## Data segment
▼▼▼

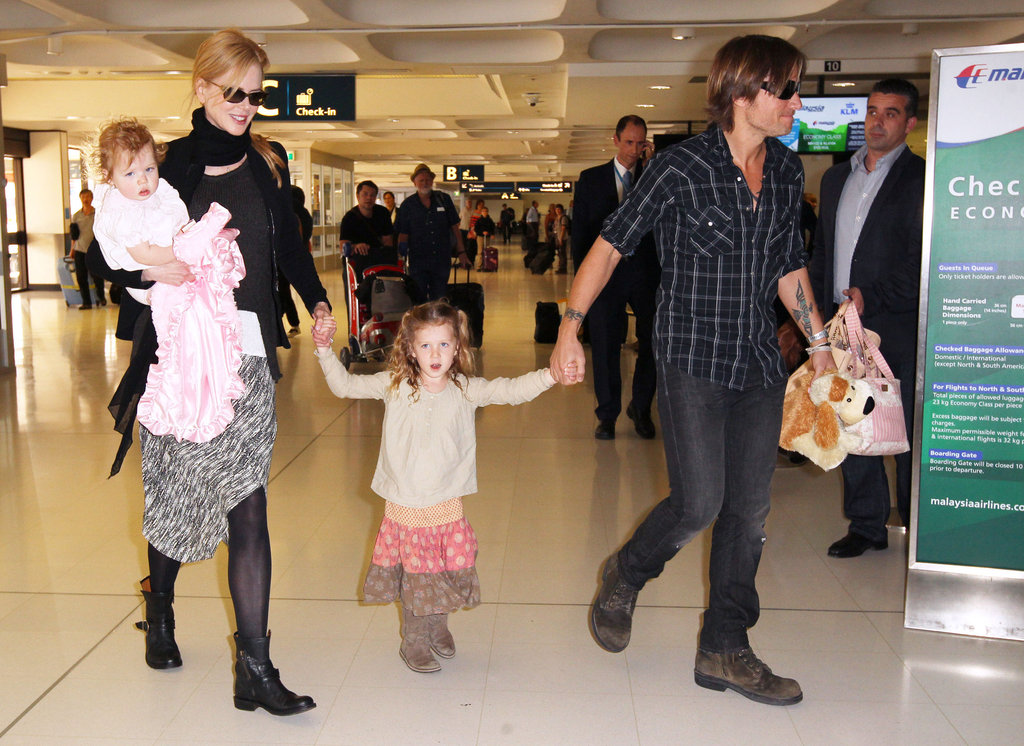 Nicole Kidman and Keith Urban made their way through the airport in Australia with daughters Faith and Sunday.
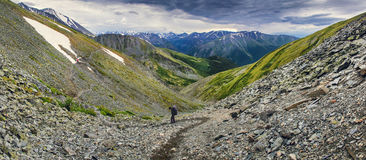 Two hikers in mountains. Two hikers walk along a range in the altai mountains Stock Image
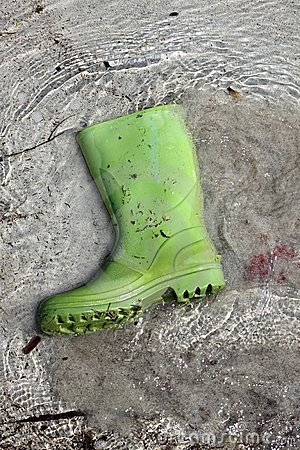 Green boots trash on beach shore pollution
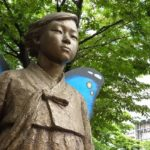 "Memorial statue for the remembrance of ""comfort women"" near Ehwa Women's University in Seoul (2016), by Benson Cheung."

▲▲▲

## Aim of the task
Lines from the one with "Two hikers in" through the final line of the listing above: copy them exactly, both ends included, and omit every picture.

## Exercise solution
 Two hikers in mountains. Two hikers walk along a range in the altai mountains Stock Image
 Green boots trash on beach shore pollution
 "Memorial statue for the remembrance of ""comfort women"" near Ehwa Women's University in Seoul (2016), by Benson Cheung."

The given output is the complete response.